• [Activities]
• A. In the post-Dobbs article, how much was the ticket Brandy Bottone received for driving in the HOV lane?
• B. Carry on the post-Dobbs article from the point where it stops.

Exercise text START

Fetuses in HOV Lanes, Abortions at Sea, and More Post-Dobbs Weirdness

“A pregnant Plano, Texas, woman argues that she has a right to drive in a highway lane reserved for vehicles with two or more passengers. At 34 weeks pregnant, Brandy Bottone was pulled over by police while driving in a high-occupancy vehicle (HOV) lane on Interstate 75 South. When asked if there was anyone else in the car, Bottone pointed to her stomach and said “my baby girl,” she told The Dallas Morning News:
“One officer kind of brushed me off when I mentioned this is a living child, according to everything that’s going on with the overturning of Roe v. Wade. ‘So I don’t know why you’re not seeing that,’ I said.

“He was like, ‘I don’t want to deal with this.’ He said, ‘Ma’am, it means two persons outside of the body.’

“He waved me on to the next cop who gave me a citation and said, ‘If you fight it, it will most likely get dropped.’

“But they still gave me a ticket. So my $215 ticket was written to cause inconvenience?

“This has my blood boiling. How could this be fair? According to the new law, this is a life.

Bottone said she will be fighting the citation in court.

Her situation hints at how all sorts of existing rules could change—or at least be challenged—when the legal definition of personhood changes.”

The end of Roe will mean more children living in poverty

“Almost half the United States is ready to outlaw abortion now that the Supreme Court has overruled Roe v. Wade. But many of those states are not willing to give new babies and their families the educational, medical, or financial support they need to lead a healthy life. That could leave tens of thousands of future children unnecessarily disadvantaged and living in poverty.”

“Those births will predominately be in the states with the most draconian post-Roe abortion restrictions. And with a few exceptions, those 22 states rank in the bottom half of states in the comprehensive support they provide to children and their families, according to the State-by-State Spending on Kids Dataset compiled by Brown University’s Margot Jackson and her colleagues. The disparities can be enormous: Vermont spends three times as much money on education, health care, and other economic support for children as Utah.”

“The children born in these circumstances will start life a few steps behind, all because their political leaders strove to ban abortion without offering support to the children who would be born if their aims were achieved.”

5 ways abortion bans could hurt women in the workforce

“Perhaps most insidiously, lack of abortion access seriously restricts women’s hopes for their own careers. Building on her team’s research in the Turnaway Study, Foster found that women who were unable to get a desired abortion were significantly less likely to have one-year goals related to employment than those who did, likely because those goals would be much harder to achieve while taking care of a newborn. They were also less likely to have one-year or five-year aspirational goals in general.”

Black women will suffer the most without Roe

“Black women are more likely to live in areas where it’s harder to access contraception. They get abortions at the highest rates compared to women of other races, due to high rates of unintended pregnancy.

Exercise text END
Data shown START

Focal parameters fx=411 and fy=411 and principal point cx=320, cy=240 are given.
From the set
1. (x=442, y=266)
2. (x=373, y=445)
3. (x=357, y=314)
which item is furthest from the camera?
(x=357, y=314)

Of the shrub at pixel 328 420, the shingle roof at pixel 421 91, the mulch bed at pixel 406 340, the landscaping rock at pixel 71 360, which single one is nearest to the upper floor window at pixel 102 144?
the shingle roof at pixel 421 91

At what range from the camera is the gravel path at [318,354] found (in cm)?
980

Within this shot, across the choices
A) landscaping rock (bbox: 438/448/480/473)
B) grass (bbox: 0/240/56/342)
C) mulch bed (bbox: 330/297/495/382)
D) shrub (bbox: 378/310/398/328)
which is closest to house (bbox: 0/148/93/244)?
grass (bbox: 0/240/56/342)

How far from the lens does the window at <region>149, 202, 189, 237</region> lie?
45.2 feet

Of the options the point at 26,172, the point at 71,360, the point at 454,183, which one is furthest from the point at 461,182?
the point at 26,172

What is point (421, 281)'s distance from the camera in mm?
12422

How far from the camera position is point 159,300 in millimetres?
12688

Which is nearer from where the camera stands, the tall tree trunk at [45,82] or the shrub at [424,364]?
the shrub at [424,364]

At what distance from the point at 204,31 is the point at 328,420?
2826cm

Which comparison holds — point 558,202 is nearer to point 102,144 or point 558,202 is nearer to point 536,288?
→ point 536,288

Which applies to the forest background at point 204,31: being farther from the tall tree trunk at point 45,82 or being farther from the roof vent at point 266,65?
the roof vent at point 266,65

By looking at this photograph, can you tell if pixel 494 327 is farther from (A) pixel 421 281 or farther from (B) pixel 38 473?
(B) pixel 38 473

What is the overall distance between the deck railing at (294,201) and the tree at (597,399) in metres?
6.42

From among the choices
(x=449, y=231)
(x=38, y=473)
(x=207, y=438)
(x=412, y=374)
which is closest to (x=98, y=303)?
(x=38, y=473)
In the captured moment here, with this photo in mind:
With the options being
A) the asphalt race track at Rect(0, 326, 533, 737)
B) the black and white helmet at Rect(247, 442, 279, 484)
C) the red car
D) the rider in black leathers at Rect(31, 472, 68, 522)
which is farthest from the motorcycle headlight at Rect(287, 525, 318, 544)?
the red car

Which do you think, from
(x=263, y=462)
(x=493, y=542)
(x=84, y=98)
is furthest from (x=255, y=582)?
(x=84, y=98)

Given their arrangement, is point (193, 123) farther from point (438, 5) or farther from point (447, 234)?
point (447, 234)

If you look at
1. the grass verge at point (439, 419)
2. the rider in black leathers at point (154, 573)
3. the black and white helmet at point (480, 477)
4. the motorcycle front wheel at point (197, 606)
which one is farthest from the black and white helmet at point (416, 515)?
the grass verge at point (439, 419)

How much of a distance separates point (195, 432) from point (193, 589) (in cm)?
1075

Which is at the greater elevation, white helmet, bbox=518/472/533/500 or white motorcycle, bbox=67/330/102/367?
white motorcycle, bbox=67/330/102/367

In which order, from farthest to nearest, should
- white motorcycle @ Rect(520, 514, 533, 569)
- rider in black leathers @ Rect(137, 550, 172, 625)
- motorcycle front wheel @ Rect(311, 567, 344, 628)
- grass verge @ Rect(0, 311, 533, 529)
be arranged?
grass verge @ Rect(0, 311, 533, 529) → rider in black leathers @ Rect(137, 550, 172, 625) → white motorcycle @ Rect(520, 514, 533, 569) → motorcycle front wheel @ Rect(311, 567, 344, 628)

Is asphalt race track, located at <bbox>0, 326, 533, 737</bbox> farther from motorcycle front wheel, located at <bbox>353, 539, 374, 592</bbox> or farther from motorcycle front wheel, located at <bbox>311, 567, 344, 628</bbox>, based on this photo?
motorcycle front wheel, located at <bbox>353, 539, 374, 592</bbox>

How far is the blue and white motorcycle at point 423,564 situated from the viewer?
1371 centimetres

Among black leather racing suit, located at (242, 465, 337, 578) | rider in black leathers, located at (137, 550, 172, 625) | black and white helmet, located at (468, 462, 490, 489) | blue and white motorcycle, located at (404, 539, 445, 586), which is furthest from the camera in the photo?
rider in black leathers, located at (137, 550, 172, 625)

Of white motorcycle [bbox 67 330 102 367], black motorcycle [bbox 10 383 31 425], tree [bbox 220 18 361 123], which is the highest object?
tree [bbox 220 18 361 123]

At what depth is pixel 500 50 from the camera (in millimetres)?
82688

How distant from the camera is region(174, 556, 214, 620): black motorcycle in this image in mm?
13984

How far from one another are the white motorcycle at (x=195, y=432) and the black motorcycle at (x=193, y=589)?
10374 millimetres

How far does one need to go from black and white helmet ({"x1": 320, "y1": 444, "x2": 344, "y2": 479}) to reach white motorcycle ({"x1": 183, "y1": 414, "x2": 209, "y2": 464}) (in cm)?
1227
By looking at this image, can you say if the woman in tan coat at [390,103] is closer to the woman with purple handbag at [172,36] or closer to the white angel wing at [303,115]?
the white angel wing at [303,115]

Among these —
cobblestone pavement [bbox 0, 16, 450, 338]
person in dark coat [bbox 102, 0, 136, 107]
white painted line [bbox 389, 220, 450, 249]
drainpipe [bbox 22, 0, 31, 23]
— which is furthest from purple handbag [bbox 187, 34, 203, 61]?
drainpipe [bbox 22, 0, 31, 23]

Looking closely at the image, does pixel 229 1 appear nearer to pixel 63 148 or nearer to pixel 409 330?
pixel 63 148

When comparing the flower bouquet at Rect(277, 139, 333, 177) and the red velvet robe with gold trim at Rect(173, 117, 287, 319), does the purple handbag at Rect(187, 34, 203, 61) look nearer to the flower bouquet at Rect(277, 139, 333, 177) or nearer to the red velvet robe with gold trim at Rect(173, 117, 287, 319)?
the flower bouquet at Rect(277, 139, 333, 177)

Data shown END
Data shown START

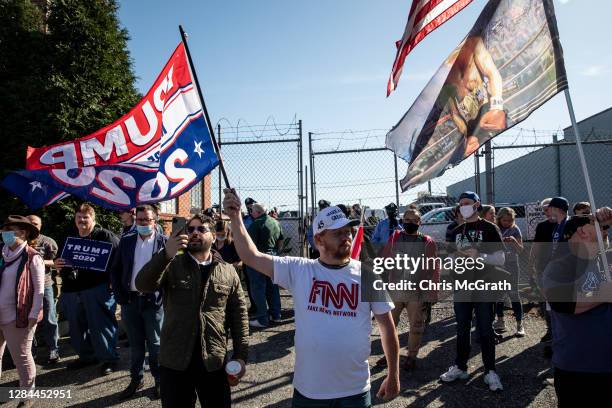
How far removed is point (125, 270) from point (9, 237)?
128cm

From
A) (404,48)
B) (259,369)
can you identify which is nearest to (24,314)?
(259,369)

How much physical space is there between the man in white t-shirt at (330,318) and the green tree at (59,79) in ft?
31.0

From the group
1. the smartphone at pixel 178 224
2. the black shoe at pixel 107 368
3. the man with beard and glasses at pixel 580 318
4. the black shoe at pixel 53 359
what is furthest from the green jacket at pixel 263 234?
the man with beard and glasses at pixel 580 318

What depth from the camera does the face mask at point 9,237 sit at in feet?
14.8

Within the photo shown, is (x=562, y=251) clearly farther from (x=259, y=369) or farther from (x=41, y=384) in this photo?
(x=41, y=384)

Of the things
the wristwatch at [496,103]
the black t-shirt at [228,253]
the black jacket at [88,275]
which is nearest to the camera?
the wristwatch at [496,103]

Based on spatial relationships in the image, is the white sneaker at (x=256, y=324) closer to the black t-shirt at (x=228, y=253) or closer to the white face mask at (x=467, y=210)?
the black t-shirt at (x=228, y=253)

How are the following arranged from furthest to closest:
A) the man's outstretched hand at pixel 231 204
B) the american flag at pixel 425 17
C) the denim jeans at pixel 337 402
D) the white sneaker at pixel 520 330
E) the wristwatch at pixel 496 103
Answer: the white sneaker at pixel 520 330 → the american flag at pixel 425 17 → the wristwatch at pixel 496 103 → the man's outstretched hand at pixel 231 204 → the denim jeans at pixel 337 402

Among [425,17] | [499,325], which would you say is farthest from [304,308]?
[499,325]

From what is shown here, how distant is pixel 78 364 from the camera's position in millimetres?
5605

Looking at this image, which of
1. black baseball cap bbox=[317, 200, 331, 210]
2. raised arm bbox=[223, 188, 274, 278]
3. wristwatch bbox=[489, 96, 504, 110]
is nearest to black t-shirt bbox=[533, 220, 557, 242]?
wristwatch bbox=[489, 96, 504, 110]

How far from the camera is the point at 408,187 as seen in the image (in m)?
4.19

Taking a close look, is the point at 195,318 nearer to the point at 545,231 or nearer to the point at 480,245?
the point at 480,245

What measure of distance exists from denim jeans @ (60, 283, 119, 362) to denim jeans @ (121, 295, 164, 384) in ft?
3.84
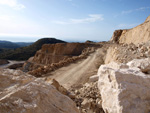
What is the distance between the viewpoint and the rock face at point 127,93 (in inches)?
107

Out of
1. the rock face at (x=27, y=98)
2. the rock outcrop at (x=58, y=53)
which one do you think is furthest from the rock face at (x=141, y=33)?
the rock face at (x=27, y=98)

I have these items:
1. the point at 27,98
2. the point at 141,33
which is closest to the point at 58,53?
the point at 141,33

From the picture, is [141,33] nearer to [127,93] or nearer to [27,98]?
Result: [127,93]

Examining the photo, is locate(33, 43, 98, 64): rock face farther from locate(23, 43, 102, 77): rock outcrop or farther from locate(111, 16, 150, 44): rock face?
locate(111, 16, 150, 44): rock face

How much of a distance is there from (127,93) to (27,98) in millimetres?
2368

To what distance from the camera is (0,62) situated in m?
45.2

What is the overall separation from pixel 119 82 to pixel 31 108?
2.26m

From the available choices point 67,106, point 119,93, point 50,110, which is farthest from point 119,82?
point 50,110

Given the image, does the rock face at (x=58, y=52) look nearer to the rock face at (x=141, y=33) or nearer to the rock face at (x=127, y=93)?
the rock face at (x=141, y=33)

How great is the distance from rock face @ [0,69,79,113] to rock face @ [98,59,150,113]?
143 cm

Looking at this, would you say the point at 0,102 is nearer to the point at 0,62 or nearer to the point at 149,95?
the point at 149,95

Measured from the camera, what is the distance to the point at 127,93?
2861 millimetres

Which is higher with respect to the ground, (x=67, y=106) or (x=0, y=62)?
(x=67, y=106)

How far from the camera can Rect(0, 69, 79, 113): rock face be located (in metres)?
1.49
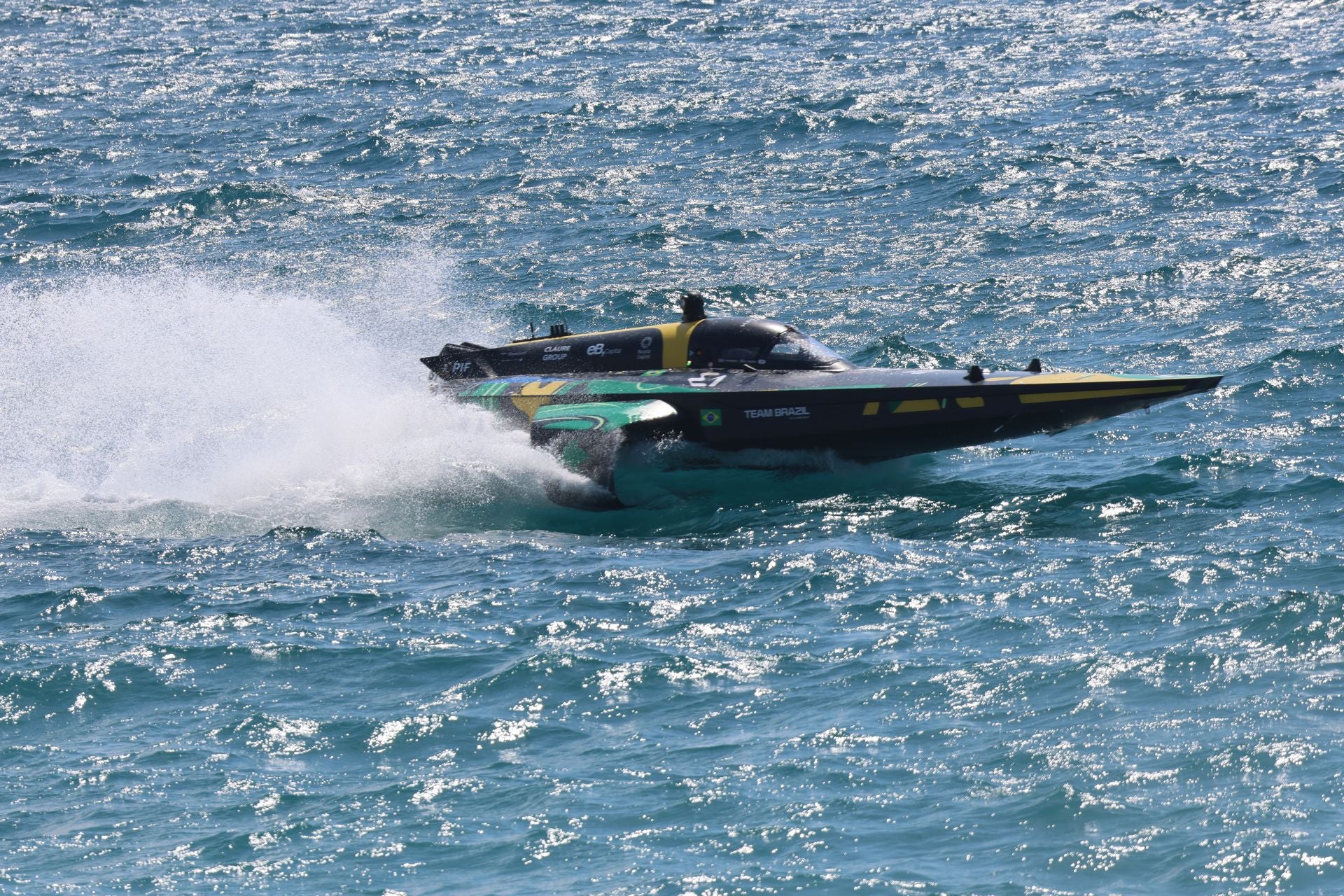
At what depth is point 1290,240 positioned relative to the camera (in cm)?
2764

Data shown END
Data shown START

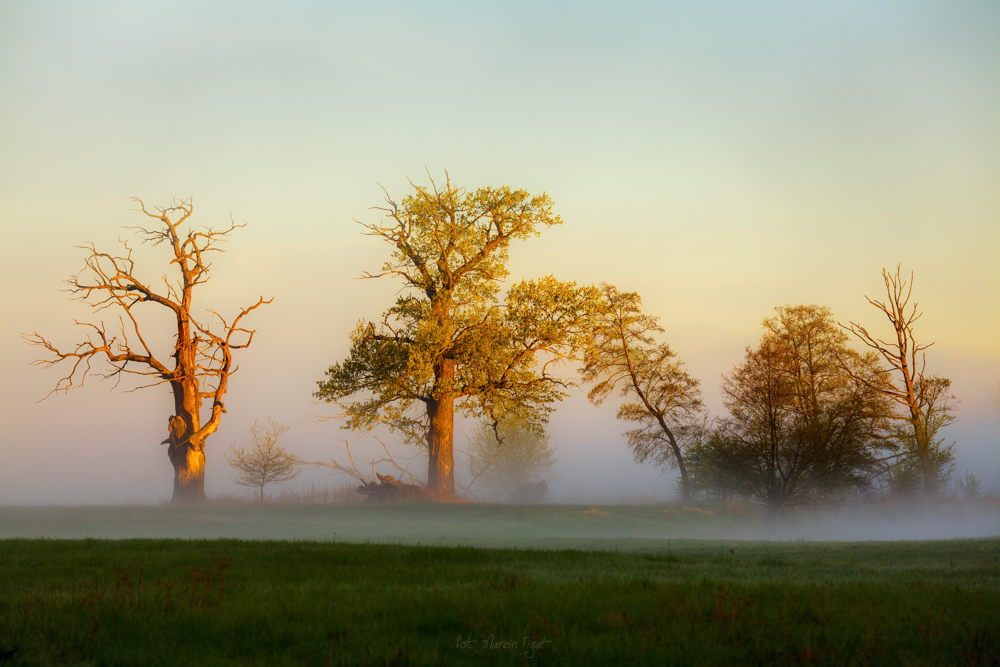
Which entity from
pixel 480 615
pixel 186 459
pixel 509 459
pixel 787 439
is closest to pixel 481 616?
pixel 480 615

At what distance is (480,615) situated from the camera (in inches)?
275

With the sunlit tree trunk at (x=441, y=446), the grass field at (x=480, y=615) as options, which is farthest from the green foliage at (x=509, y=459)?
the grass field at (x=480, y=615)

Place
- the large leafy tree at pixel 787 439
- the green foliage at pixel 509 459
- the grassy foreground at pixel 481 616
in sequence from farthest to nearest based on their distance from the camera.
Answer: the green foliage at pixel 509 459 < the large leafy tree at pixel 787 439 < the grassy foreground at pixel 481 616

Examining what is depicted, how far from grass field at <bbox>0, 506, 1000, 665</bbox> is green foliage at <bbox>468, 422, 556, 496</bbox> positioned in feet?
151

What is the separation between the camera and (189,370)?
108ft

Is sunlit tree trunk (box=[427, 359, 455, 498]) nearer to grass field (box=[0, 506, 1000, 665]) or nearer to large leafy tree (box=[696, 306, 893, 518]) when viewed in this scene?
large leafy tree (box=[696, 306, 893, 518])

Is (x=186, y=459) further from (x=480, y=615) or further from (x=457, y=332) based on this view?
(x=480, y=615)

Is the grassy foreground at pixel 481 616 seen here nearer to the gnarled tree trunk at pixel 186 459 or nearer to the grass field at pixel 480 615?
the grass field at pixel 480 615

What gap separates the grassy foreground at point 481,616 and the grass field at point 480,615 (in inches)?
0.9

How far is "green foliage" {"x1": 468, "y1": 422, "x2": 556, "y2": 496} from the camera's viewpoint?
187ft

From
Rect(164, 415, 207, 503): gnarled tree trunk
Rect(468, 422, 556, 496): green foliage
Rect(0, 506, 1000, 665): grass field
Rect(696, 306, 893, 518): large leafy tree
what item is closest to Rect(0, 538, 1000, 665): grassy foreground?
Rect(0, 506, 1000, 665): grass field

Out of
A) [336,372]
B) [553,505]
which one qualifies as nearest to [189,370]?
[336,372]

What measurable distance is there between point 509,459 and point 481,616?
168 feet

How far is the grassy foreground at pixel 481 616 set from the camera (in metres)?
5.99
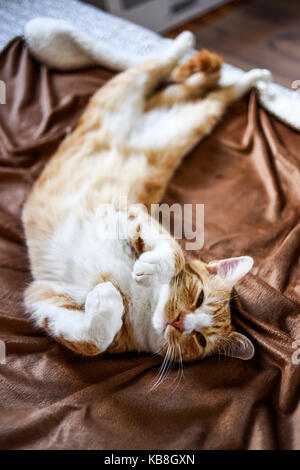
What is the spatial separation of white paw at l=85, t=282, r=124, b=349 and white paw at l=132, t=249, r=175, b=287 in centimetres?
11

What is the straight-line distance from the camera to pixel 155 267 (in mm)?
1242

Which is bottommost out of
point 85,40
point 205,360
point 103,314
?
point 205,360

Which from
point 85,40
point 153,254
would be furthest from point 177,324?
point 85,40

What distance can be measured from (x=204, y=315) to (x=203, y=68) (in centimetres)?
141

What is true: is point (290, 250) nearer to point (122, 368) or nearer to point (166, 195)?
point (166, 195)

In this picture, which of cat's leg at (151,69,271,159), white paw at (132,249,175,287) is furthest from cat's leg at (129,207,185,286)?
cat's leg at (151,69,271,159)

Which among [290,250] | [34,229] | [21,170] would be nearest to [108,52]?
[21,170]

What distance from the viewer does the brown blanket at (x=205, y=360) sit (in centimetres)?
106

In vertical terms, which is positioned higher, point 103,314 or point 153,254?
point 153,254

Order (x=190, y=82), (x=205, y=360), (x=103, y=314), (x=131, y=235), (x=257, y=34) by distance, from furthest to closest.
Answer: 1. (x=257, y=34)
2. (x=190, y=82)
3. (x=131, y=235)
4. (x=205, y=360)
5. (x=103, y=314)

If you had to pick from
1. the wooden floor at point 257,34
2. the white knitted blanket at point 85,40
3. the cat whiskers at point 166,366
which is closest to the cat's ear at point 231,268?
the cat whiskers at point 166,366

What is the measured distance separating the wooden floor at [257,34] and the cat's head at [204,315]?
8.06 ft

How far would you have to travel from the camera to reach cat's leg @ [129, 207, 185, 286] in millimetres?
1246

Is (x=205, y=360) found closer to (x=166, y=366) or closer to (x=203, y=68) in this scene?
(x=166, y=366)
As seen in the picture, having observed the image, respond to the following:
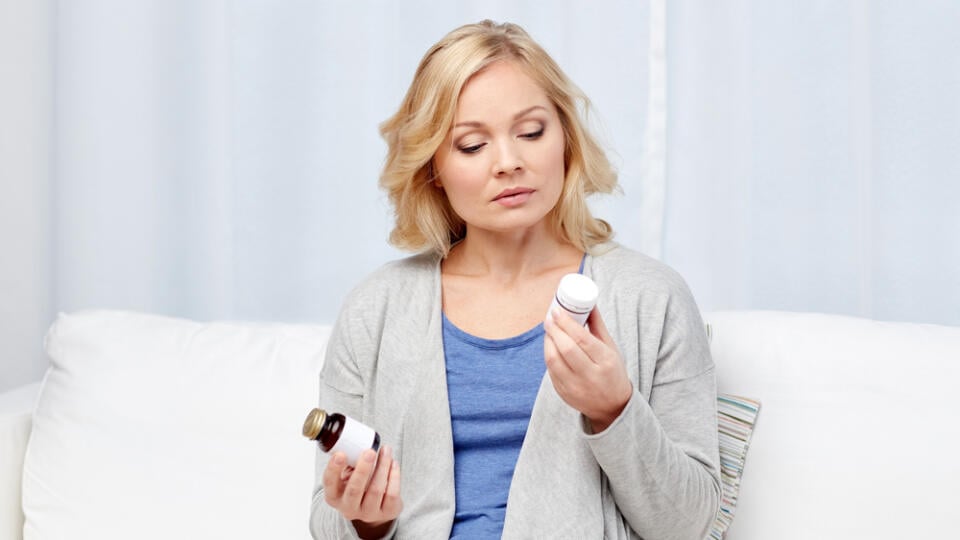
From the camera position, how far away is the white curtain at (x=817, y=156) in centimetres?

Data shown END

• [Responses by task]
• A. $215

• B.
The factors that lead some Black women to seek abortions are present from the day they are born, passed down from mothers who faced similar plights. Those born into poverty are less likely to have access to health care, let alone reproductive or maternal health care; when some Black women are able to seek care, they face medical racism. For centuries, Black women have fought for autonomy over their bodies, against government-sanctioned abuse and abuse from intimate partners. The end of a constitutional right to legal abortion makes the fight harder.

State-level abortion restrictions have already taken effect in at least eight states, and in total, 22 states have laws that impose very strict restrictions on abortions. Those states are home to 39 percent of the total US population, but 45 percent of Black women and girls under age 55.

The consequences will be dire. The end of legal abortion will trap Black women in cycles of poverty. The consequences will also be deadly. Black women have the highest rates of maternal mortality and pregnancy complications, and those risks will only increase if more Black women have to carry unwanted pregnancies to term. Here are the numbers that show how alarming the situation is.”

Overturning Roe v. Wade Could Make Maternal Mortality Even Worse

“Giving birth in the U.S. is already far more dangerous than in other wealthy countries. Ending the protections of Roe v. Wade — the 1973 decision that established the constitutional right to abortion — could make it even more so.

Multiple studies have found that the states that already have the tightest restrictions on abortion also have the highest rates of maternal and infant mortality. And that correlation stubbornly persists even after researchers account for some of the other differences between states, like racial demographics and health care policy. Some researchers think that abortion restrictions are part of the reason why pregnancy and childbirth are so much more dangerous in the U.S. — even for people who never wanted an abortion to begin with.

This data could just be a statistical red herring. But there are ways abortion restrictions could kill people, both directly and indirectly. And scientists say these correlations point toward dangerous disparities in health care access in the U.S. — not just in terms of who can get an abortion, but also in terms of who can get preventative care while pregnant, or even before.”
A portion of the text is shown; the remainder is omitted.